Présentation
Brad Steelman
Brad Steelman est le chef cuisinier du The River Café, un restaurant américain renommé de Brooklyn, à New York.
Quel est votre produit de la mer préféré ?
C’est une question à laquelle j’ai du mal à répondre. Pour moi, c’est vraiment une question de saison. Actuellement, en plein été, je pense aux huîtres glacées ; en hiver, cela pourrait être quelque chose de totalement différent. C’est pourquoi je vis dans le Nord-Est, pour pouvoir savourer la variété des saisons.
Quel est le produit de la mer que vous préférez cuisiner au restaurant ?
Nous préparons de tout, des gastéropodes aux poissons, en passant par les crustacés. C’est donc vraiment difficile d’en élire un seul. Tout ce que nous faisons est délicieux, impossible pour moi de vous dire celui que je préfère préparer.

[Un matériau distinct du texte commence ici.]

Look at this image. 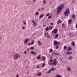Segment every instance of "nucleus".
Instances as JSON below:
<instances>
[{
  "instance_id": "nucleus-1",
  "label": "nucleus",
  "mask_w": 77,
  "mask_h": 77,
  "mask_svg": "<svg viewBox=\"0 0 77 77\" xmlns=\"http://www.w3.org/2000/svg\"><path fill=\"white\" fill-rule=\"evenodd\" d=\"M64 7V4H62L60 6L57 8V11L58 12H60L62 11V9Z\"/></svg>"
},
{
  "instance_id": "nucleus-2",
  "label": "nucleus",
  "mask_w": 77,
  "mask_h": 77,
  "mask_svg": "<svg viewBox=\"0 0 77 77\" xmlns=\"http://www.w3.org/2000/svg\"><path fill=\"white\" fill-rule=\"evenodd\" d=\"M70 13V11L69 9L68 8L66 10V11L64 12V15L66 17H68V14Z\"/></svg>"
},
{
  "instance_id": "nucleus-3",
  "label": "nucleus",
  "mask_w": 77,
  "mask_h": 77,
  "mask_svg": "<svg viewBox=\"0 0 77 77\" xmlns=\"http://www.w3.org/2000/svg\"><path fill=\"white\" fill-rule=\"evenodd\" d=\"M20 55L19 54H16L14 55L13 58L15 60H17V59L20 57Z\"/></svg>"
},
{
  "instance_id": "nucleus-4",
  "label": "nucleus",
  "mask_w": 77,
  "mask_h": 77,
  "mask_svg": "<svg viewBox=\"0 0 77 77\" xmlns=\"http://www.w3.org/2000/svg\"><path fill=\"white\" fill-rule=\"evenodd\" d=\"M54 45H60V43L57 41L55 40L54 42Z\"/></svg>"
},
{
  "instance_id": "nucleus-5",
  "label": "nucleus",
  "mask_w": 77,
  "mask_h": 77,
  "mask_svg": "<svg viewBox=\"0 0 77 77\" xmlns=\"http://www.w3.org/2000/svg\"><path fill=\"white\" fill-rule=\"evenodd\" d=\"M33 23V26L34 27H35L37 26V23L35 21H34V20L31 21Z\"/></svg>"
},
{
  "instance_id": "nucleus-6",
  "label": "nucleus",
  "mask_w": 77,
  "mask_h": 77,
  "mask_svg": "<svg viewBox=\"0 0 77 77\" xmlns=\"http://www.w3.org/2000/svg\"><path fill=\"white\" fill-rule=\"evenodd\" d=\"M52 33H53L54 34H56L57 33V29H54V31L52 32Z\"/></svg>"
},
{
  "instance_id": "nucleus-7",
  "label": "nucleus",
  "mask_w": 77,
  "mask_h": 77,
  "mask_svg": "<svg viewBox=\"0 0 77 77\" xmlns=\"http://www.w3.org/2000/svg\"><path fill=\"white\" fill-rule=\"evenodd\" d=\"M29 41V38H26L24 41V44H27Z\"/></svg>"
},
{
  "instance_id": "nucleus-8",
  "label": "nucleus",
  "mask_w": 77,
  "mask_h": 77,
  "mask_svg": "<svg viewBox=\"0 0 77 77\" xmlns=\"http://www.w3.org/2000/svg\"><path fill=\"white\" fill-rule=\"evenodd\" d=\"M72 54V52H71L67 51L66 52V54L68 55L69 54Z\"/></svg>"
},
{
  "instance_id": "nucleus-9",
  "label": "nucleus",
  "mask_w": 77,
  "mask_h": 77,
  "mask_svg": "<svg viewBox=\"0 0 77 77\" xmlns=\"http://www.w3.org/2000/svg\"><path fill=\"white\" fill-rule=\"evenodd\" d=\"M37 76H39V77H41L42 75V73L41 72H39L37 73Z\"/></svg>"
},
{
  "instance_id": "nucleus-10",
  "label": "nucleus",
  "mask_w": 77,
  "mask_h": 77,
  "mask_svg": "<svg viewBox=\"0 0 77 77\" xmlns=\"http://www.w3.org/2000/svg\"><path fill=\"white\" fill-rule=\"evenodd\" d=\"M72 49H71V47H69L67 48L66 51H71Z\"/></svg>"
},
{
  "instance_id": "nucleus-11",
  "label": "nucleus",
  "mask_w": 77,
  "mask_h": 77,
  "mask_svg": "<svg viewBox=\"0 0 77 77\" xmlns=\"http://www.w3.org/2000/svg\"><path fill=\"white\" fill-rule=\"evenodd\" d=\"M30 53L32 54H34V55H35V54H36V53L34 51H31L30 52Z\"/></svg>"
},
{
  "instance_id": "nucleus-12",
  "label": "nucleus",
  "mask_w": 77,
  "mask_h": 77,
  "mask_svg": "<svg viewBox=\"0 0 77 77\" xmlns=\"http://www.w3.org/2000/svg\"><path fill=\"white\" fill-rule=\"evenodd\" d=\"M62 23V21L60 20H59L57 22V24H59V23Z\"/></svg>"
},
{
  "instance_id": "nucleus-13",
  "label": "nucleus",
  "mask_w": 77,
  "mask_h": 77,
  "mask_svg": "<svg viewBox=\"0 0 77 77\" xmlns=\"http://www.w3.org/2000/svg\"><path fill=\"white\" fill-rule=\"evenodd\" d=\"M68 59L69 60H72V56H70V57L68 58Z\"/></svg>"
},
{
  "instance_id": "nucleus-14",
  "label": "nucleus",
  "mask_w": 77,
  "mask_h": 77,
  "mask_svg": "<svg viewBox=\"0 0 77 77\" xmlns=\"http://www.w3.org/2000/svg\"><path fill=\"white\" fill-rule=\"evenodd\" d=\"M38 43L40 45H42V43H41V42L39 41H38Z\"/></svg>"
},
{
  "instance_id": "nucleus-15",
  "label": "nucleus",
  "mask_w": 77,
  "mask_h": 77,
  "mask_svg": "<svg viewBox=\"0 0 77 77\" xmlns=\"http://www.w3.org/2000/svg\"><path fill=\"white\" fill-rule=\"evenodd\" d=\"M67 71H70V70H71V68H70V67H67Z\"/></svg>"
},
{
  "instance_id": "nucleus-16",
  "label": "nucleus",
  "mask_w": 77,
  "mask_h": 77,
  "mask_svg": "<svg viewBox=\"0 0 77 77\" xmlns=\"http://www.w3.org/2000/svg\"><path fill=\"white\" fill-rule=\"evenodd\" d=\"M41 55H39L37 57V59H41Z\"/></svg>"
},
{
  "instance_id": "nucleus-17",
  "label": "nucleus",
  "mask_w": 77,
  "mask_h": 77,
  "mask_svg": "<svg viewBox=\"0 0 77 77\" xmlns=\"http://www.w3.org/2000/svg\"><path fill=\"white\" fill-rule=\"evenodd\" d=\"M44 17V14H42L40 16L39 18H42V17Z\"/></svg>"
},
{
  "instance_id": "nucleus-18",
  "label": "nucleus",
  "mask_w": 77,
  "mask_h": 77,
  "mask_svg": "<svg viewBox=\"0 0 77 77\" xmlns=\"http://www.w3.org/2000/svg\"><path fill=\"white\" fill-rule=\"evenodd\" d=\"M34 43H35V40H33L32 42L31 43V45H33L34 44Z\"/></svg>"
},
{
  "instance_id": "nucleus-19",
  "label": "nucleus",
  "mask_w": 77,
  "mask_h": 77,
  "mask_svg": "<svg viewBox=\"0 0 77 77\" xmlns=\"http://www.w3.org/2000/svg\"><path fill=\"white\" fill-rule=\"evenodd\" d=\"M42 60H45V57L42 56Z\"/></svg>"
},
{
  "instance_id": "nucleus-20",
  "label": "nucleus",
  "mask_w": 77,
  "mask_h": 77,
  "mask_svg": "<svg viewBox=\"0 0 77 77\" xmlns=\"http://www.w3.org/2000/svg\"><path fill=\"white\" fill-rule=\"evenodd\" d=\"M44 35L45 36V37L46 36H48V32H46V33H45Z\"/></svg>"
},
{
  "instance_id": "nucleus-21",
  "label": "nucleus",
  "mask_w": 77,
  "mask_h": 77,
  "mask_svg": "<svg viewBox=\"0 0 77 77\" xmlns=\"http://www.w3.org/2000/svg\"><path fill=\"white\" fill-rule=\"evenodd\" d=\"M61 26L63 27V28H65V24L64 23L62 24Z\"/></svg>"
},
{
  "instance_id": "nucleus-22",
  "label": "nucleus",
  "mask_w": 77,
  "mask_h": 77,
  "mask_svg": "<svg viewBox=\"0 0 77 77\" xmlns=\"http://www.w3.org/2000/svg\"><path fill=\"white\" fill-rule=\"evenodd\" d=\"M45 29L46 31H48V30H49V29L48 28V27H47L45 28Z\"/></svg>"
},
{
  "instance_id": "nucleus-23",
  "label": "nucleus",
  "mask_w": 77,
  "mask_h": 77,
  "mask_svg": "<svg viewBox=\"0 0 77 77\" xmlns=\"http://www.w3.org/2000/svg\"><path fill=\"white\" fill-rule=\"evenodd\" d=\"M54 54L55 55H57V56H59L60 54H59V53H55Z\"/></svg>"
},
{
  "instance_id": "nucleus-24",
  "label": "nucleus",
  "mask_w": 77,
  "mask_h": 77,
  "mask_svg": "<svg viewBox=\"0 0 77 77\" xmlns=\"http://www.w3.org/2000/svg\"><path fill=\"white\" fill-rule=\"evenodd\" d=\"M72 45L73 46H74V47H75V45L74 44V42H72Z\"/></svg>"
},
{
  "instance_id": "nucleus-25",
  "label": "nucleus",
  "mask_w": 77,
  "mask_h": 77,
  "mask_svg": "<svg viewBox=\"0 0 77 77\" xmlns=\"http://www.w3.org/2000/svg\"><path fill=\"white\" fill-rule=\"evenodd\" d=\"M57 64V62H54L53 63V65H56Z\"/></svg>"
},
{
  "instance_id": "nucleus-26",
  "label": "nucleus",
  "mask_w": 77,
  "mask_h": 77,
  "mask_svg": "<svg viewBox=\"0 0 77 77\" xmlns=\"http://www.w3.org/2000/svg\"><path fill=\"white\" fill-rule=\"evenodd\" d=\"M68 23H72V20L71 19H70L68 20Z\"/></svg>"
},
{
  "instance_id": "nucleus-27",
  "label": "nucleus",
  "mask_w": 77,
  "mask_h": 77,
  "mask_svg": "<svg viewBox=\"0 0 77 77\" xmlns=\"http://www.w3.org/2000/svg\"><path fill=\"white\" fill-rule=\"evenodd\" d=\"M55 77H62V76H61V75H57Z\"/></svg>"
},
{
  "instance_id": "nucleus-28",
  "label": "nucleus",
  "mask_w": 77,
  "mask_h": 77,
  "mask_svg": "<svg viewBox=\"0 0 77 77\" xmlns=\"http://www.w3.org/2000/svg\"><path fill=\"white\" fill-rule=\"evenodd\" d=\"M45 65V63H43L42 64V65L41 66V67H44Z\"/></svg>"
},
{
  "instance_id": "nucleus-29",
  "label": "nucleus",
  "mask_w": 77,
  "mask_h": 77,
  "mask_svg": "<svg viewBox=\"0 0 77 77\" xmlns=\"http://www.w3.org/2000/svg\"><path fill=\"white\" fill-rule=\"evenodd\" d=\"M48 64L49 65H53V63L48 62Z\"/></svg>"
},
{
  "instance_id": "nucleus-30",
  "label": "nucleus",
  "mask_w": 77,
  "mask_h": 77,
  "mask_svg": "<svg viewBox=\"0 0 77 77\" xmlns=\"http://www.w3.org/2000/svg\"><path fill=\"white\" fill-rule=\"evenodd\" d=\"M72 17L73 18H75V15L74 14L72 15Z\"/></svg>"
},
{
  "instance_id": "nucleus-31",
  "label": "nucleus",
  "mask_w": 77,
  "mask_h": 77,
  "mask_svg": "<svg viewBox=\"0 0 77 77\" xmlns=\"http://www.w3.org/2000/svg\"><path fill=\"white\" fill-rule=\"evenodd\" d=\"M59 35V34L57 33L55 36V38H57Z\"/></svg>"
},
{
  "instance_id": "nucleus-32",
  "label": "nucleus",
  "mask_w": 77,
  "mask_h": 77,
  "mask_svg": "<svg viewBox=\"0 0 77 77\" xmlns=\"http://www.w3.org/2000/svg\"><path fill=\"white\" fill-rule=\"evenodd\" d=\"M51 72V70H50L47 72V73L48 74V73H50V72Z\"/></svg>"
},
{
  "instance_id": "nucleus-33",
  "label": "nucleus",
  "mask_w": 77,
  "mask_h": 77,
  "mask_svg": "<svg viewBox=\"0 0 77 77\" xmlns=\"http://www.w3.org/2000/svg\"><path fill=\"white\" fill-rule=\"evenodd\" d=\"M49 28L50 30H52V29H53V27H52V26H49Z\"/></svg>"
},
{
  "instance_id": "nucleus-34",
  "label": "nucleus",
  "mask_w": 77,
  "mask_h": 77,
  "mask_svg": "<svg viewBox=\"0 0 77 77\" xmlns=\"http://www.w3.org/2000/svg\"><path fill=\"white\" fill-rule=\"evenodd\" d=\"M52 17V16L51 15H50V16L48 17V19H50L51 17Z\"/></svg>"
},
{
  "instance_id": "nucleus-35",
  "label": "nucleus",
  "mask_w": 77,
  "mask_h": 77,
  "mask_svg": "<svg viewBox=\"0 0 77 77\" xmlns=\"http://www.w3.org/2000/svg\"><path fill=\"white\" fill-rule=\"evenodd\" d=\"M46 38H47V39H48V38H50V36L49 35H48L47 36Z\"/></svg>"
},
{
  "instance_id": "nucleus-36",
  "label": "nucleus",
  "mask_w": 77,
  "mask_h": 77,
  "mask_svg": "<svg viewBox=\"0 0 77 77\" xmlns=\"http://www.w3.org/2000/svg\"><path fill=\"white\" fill-rule=\"evenodd\" d=\"M50 13H49L48 14H46V17H48V16H49V15H50Z\"/></svg>"
},
{
  "instance_id": "nucleus-37",
  "label": "nucleus",
  "mask_w": 77,
  "mask_h": 77,
  "mask_svg": "<svg viewBox=\"0 0 77 77\" xmlns=\"http://www.w3.org/2000/svg\"><path fill=\"white\" fill-rule=\"evenodd\" d=\"M40 9H41V10L42 11H43L44 10V8H41Z\"/></svg>"
},
{
  "instance_id": "nucleus-38",
  "label": "nucleus",
  "mask_w": 77,
  "mask_h": 77,
  "mask_svg": "<svg viewBox=\"0 0 77 77\" xmlns=\"http://www.w3.org/2000/svg\"><path fill=\"white\" fill-rule=\"evenodd\" d=\"M56 49H58L59 48V46L56 45Z\"/></svg>"
},
{
  "instance_id": "nucleus-39",
  "label": "nucleus",
  "mask_w": 77,
  "mask_h": 77,
  "mask_svg": "<svg viewBox=\"0 0 77 77\" xmlns=\"http://www.w3.org/2000/svg\"><path fill=\"white\" fill-rule=\"evenodd\" d=\"M63 48L64 50H66V46H64V47Z\"/></svg>"
},
{
  "instance_id": "nucleus-40",
  "label": "nucleus",
  "mask_w": 77,
  "mask_h": 77,
  "mask_svg": "<svg viewBox=\"0 0 77 77\" xmlns=\"http://www.w3.org/2000/svg\"><path fill=\"white\" fill-rule=\"evenodd\" d=\"M38 14H39V13H38V12H37L35 13V15H38Z\"/></svg>"
},
{
  "instance_id": "nucleus-41",
  "label": "nucleus",
  "mask_w": 77,
  "mask_h": 77,
  "mask_svg": "<svg viewBox=\"0 0 77 77\" xmlns=\"http://www.w3.org/2000/svg\"><path fill=\"white\" fill-rule=\"evenodd\" d=\"M72 37H74V36H75V35H74L73 33H72Z\"/></svg>"
},
{
  "instance_id": "nucleus-42",
  "label": "nucleus",
  "mask_w": 77,
  "mask_h": 77,
  "mask_svg": "<svg viewBox=\"0 0 77 77\" xmlns=\"http://www.w3.org/2000/svg\"><path fill=\"white\" fill-rule=\"evenodd\" d=\"M30 49H31V50H33V49H34V47H31L30 48Z\"/></svg>"
},
{
  "instance_id": "nucleus-43",
  "label": "nucleus",
  "mask_w": 77,
  "mask_h": 77,
  "mask_svg": "<svg viewBox=\"0 0 77 77\" xmlns=\"http://www.w3.org/2000/svg\"><path fill=\"white\" fill-rule=\"evenodd\" d=\"M43 2H44L43 4H46V3H45V0L43 1Z\"/></svg>"
},
{
  "instance_id": "nucleus-44",
  "label": "nucleus",
  "mask_w": 77,
  "mask_h": 77,
  "mask_svg": "<svg viewBox=\"0 0 77 77\" xmlns=\"http://www.w3.org/2000/svg\"><path fill=\"white\" fill-rule=\"evenodd\" d=\"M53 60L51 59L49 61L50 62H53Z\"/></svg>"
},
{
  "instance_id": "nucleus-45",
  "label": "nucleus",
  "mask_w": 77,
  "mask_h": 77,
  "mask_svg": "<svg viewBox=\"0 0 77 77\" xmlns=\"http://www.w3.org/2000/svg\"><path fill=\"white\" fill-rule=\"evenodd\" d=\"M72 33H71V32L69 33V36H71V34H72Z\"/></svg>"
},
{
  "instance_id": "nucleus-46",
  "label": "nucleus",
  "mask_w": 77,
  "mask_h": 77,
  "mask_svg": "<svg viewBox=\"0 0 77 77\" xmlns=\"http://www.w3.org/2000/svg\"><path fill=\"white\" fill-rule=\"evenodd\" d=\"M53 61H54V62H56V60L55 59H54V60Z\"/></svg>"
},
{
  "instance_id": "nucleus-47",
  "label": "nucleus",
  "mask_w": 77,
  "mask_h": 77,
  "mask_svg": "<svg viewBox=\"0 0 77 77\" xmlns=\"http://www.w3.org/2000/svg\"><path fill=\"white\" fill-rule=\"evenodd\" d=\"M50 70H51V71H54V68H52V69H50Z\"/></svg>"
},
{
  "instance_id": "nucleus-48",
  "label": "nucleus",
  "mask_w": 77,
  "mask_h": 77,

Quel est le plat le plus apprécié dans votre menu ?
En plat principal, je dirais probablement le homard. Nous modifions fréquemment sa préparation pour incorporer des ingrédients de saison. Nous vendons également beaucoup d’omble et de Saint-Pierre d’élevage.
D’où vient votre intérêt pour la question des produits de la mer durables ?
Lorsque j’étais jeune, je souhaitais devenir biologiste marin ; par ailleurs, je fais de la plongée sous-marine ; je suis donc en harmonie avec le monde sous-marin. J’ai aussi grandi sur Long Island et je connais beaucoup de pêcheurs, qui ont un point de vue différent sur les choses. Je me suis rapproché de l’Alliance pour avoir des informations destinées aux chefs et les comparer avec ce que les pêcheurs disaient. J’essaie aussi d’obtenir des réponses directes entre les dires du gouvernement et ceux des pêcheurs, ce qui me permet de mieux comprendre où se trouve le point de discorde.
Comment décririez-vous votre philosophie vis-à-vis de la préservation des océans ?
J’aimerais voir davantage d’échanges d’information et de coopération entre les pêcheurs et le gouvernement – et tout ceux impliqués dans l’établissement des quotas de pêche. Il devrait y avoir une meilleure communication sur ce qu’un pêcheur a le droit de débarquer.
Comment votre philosophie a-t-elle modifié votre façon de travailler ?
J’essaie de me tenir informé de la disponibilité des produits et des tendances du marché (quels produits se vendent bien et quels produits se vendent mal). Par exemple, l’aquaculture a fait un bond en avant ces dernières années et on trouve dorénavant beaucoup de bons produits d’élevage. J’essaie aussi de m’informer sur le fonctionnement des quotas et sur les dernières actualités liées à la capture de poisson sauvage.
Vos clients ont-ils remarqué quelque chose ?
Les gens souhaitent encore manger des espèces qui sont menacées, surtout dans les restaurants haut de gamme. Ils veulent des crevettes, du homard et du caviar. Vous pouvez essayer de leur faire découvrir ce qu’ils ne connaissent pas, mais parfois ils n’ont pas envie de changer. Je pense que la réponse se trouve dans la diversification.
Avez-vous le sentiment que la durabilité peut limiter votre offre ?
Oui, dans certains cas. Mais cela dépend de votre conscience. Si un moratoire est décidé sur une espèce, il est évident que nous essaierons de faire notre part de travail. Nous ne servons plus de légine australe ni d’espadon par exemple. Il est important de savoir ce qui se passe : arrêter de pêcher ou de travailler un poisson sans vraiment comprendre pourquoi n’est pas non plus une bonne chose.
Vos fournisseurs en produits de la mer vous ont-ils aidé à trouver du poisson pêché de façon durable ?
Oh oui ! En particulier un fournisseur à Brooklyn, qui en est un fervent défenseur de l'environnement.
Quelles sont les tendances ou les évolutions que vous avez pu observer dans la filière des produits de la mer au cours des 10 dernières années ?
J’ai vu de nouveaux produits arriver d’endroits inhabituels, comme le Chili ou l’Afrique, comme le rouget ou le rouget barbet, que nous n’avions pas avant.
Pourquoi soutenez-vous l’Alliance Produits de la mer ?
Parce que je veux vraiment comprendre les informations relatives à ces questions. Je ne veux pas prendre le train en marche, juste pour prendre ce train. Il est important pour moi de faire des choix qui s’appuient sur de bonnes raisons et de prendre les mesures qui conviennent. Je reçois les bulletins d’information de l’Alliance qui me permettent de déchiffrer ces informations. Quand vous parlez aux pêcheurs ou aux fournisseurs, le discours n’est pas le même. C’est pourquoi il est bon de connaître les différentes opinions sur ces questions et de comprendre très clairement ce qui se passe vraiment.